AdBlock Plus to introduce independent board to oversee Acceptable Ads program
Ad blocking has been in the news quite a lot recently, not least because of iOS 9's new support for advertising avoidance. Perhaps the most famous tool in the arena is Adblock Plus. It's something that many people have become reliant on for cleaning up their online experience but Eyeo -- the company behind AdBlock Plus -- has been keen to encourage people to permit the display of some advertising through its Acceptable Ads program.
That companies can pay to bypass Adblock Plus is nothing new, although Adblock Plus insists that most ads that are deemed 'acceptable' are added for free. Today Eyeo announces that it is going to hand over control of the Acceptable Ads program to a completely independent board.
Details of how the board will be formed and appointed have not been disclosed, but Eyeo insists that the entire process -- and the vetting of ads -- will be fully transparent. Despite this transparency, we will never learn which companies are paying to be included on the whitelist, although it is worth noting that Eyeo says that any money that changes hands is for "administration costs and not for whitelisting". Defending the fact that details of payments will not be revealed, it went on to say that many of the companies it works with have "non-disclosure contracts that prevent Adblock Plus from identifying exactly who they are and how much they pay".

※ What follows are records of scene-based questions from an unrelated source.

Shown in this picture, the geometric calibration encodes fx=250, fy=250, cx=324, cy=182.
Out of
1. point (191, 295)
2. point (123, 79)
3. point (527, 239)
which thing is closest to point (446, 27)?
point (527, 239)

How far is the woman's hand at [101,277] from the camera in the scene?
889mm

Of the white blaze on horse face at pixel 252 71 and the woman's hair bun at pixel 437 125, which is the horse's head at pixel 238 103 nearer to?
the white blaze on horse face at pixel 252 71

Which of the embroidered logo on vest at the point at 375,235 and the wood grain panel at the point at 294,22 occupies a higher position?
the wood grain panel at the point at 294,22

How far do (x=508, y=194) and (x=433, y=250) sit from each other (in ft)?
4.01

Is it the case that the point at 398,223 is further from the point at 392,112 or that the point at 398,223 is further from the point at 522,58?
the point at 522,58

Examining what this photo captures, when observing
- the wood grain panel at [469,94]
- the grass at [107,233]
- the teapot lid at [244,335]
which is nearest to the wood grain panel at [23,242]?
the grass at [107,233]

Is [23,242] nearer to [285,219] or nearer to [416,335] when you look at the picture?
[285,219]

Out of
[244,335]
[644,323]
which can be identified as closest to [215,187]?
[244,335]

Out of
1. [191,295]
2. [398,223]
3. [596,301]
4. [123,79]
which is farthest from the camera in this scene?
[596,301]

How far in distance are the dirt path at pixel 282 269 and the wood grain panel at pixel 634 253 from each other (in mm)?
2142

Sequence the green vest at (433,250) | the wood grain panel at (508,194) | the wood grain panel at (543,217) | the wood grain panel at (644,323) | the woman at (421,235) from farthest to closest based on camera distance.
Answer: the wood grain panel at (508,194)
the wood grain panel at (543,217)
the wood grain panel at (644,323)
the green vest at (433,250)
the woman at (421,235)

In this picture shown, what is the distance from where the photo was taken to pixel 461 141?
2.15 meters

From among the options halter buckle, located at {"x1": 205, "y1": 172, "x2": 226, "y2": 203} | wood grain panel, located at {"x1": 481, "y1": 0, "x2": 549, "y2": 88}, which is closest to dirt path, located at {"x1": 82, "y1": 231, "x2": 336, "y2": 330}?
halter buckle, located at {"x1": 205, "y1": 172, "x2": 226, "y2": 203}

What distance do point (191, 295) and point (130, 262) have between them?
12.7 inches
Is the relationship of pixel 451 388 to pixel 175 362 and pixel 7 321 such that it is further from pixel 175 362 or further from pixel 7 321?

Till Faida, co-founder of Adblock Plus, said:
The Acceptable Ads program has been managed in an open and public forum. Users determined the original criteria and can object in our forum to whitelisting proposals, but since we were the only ad blocker to offer such a compromise we have taken on a large role in the day-to-day maintenance of the criteria. We have been looking for a way to make the Acceptable Ads program completely independent while also updating the criteria to evolve with changing forms of online advertising. An independent board solves both issues.
It's a move that remains controversial, and it will be interesting to see just how the implementation works in practice.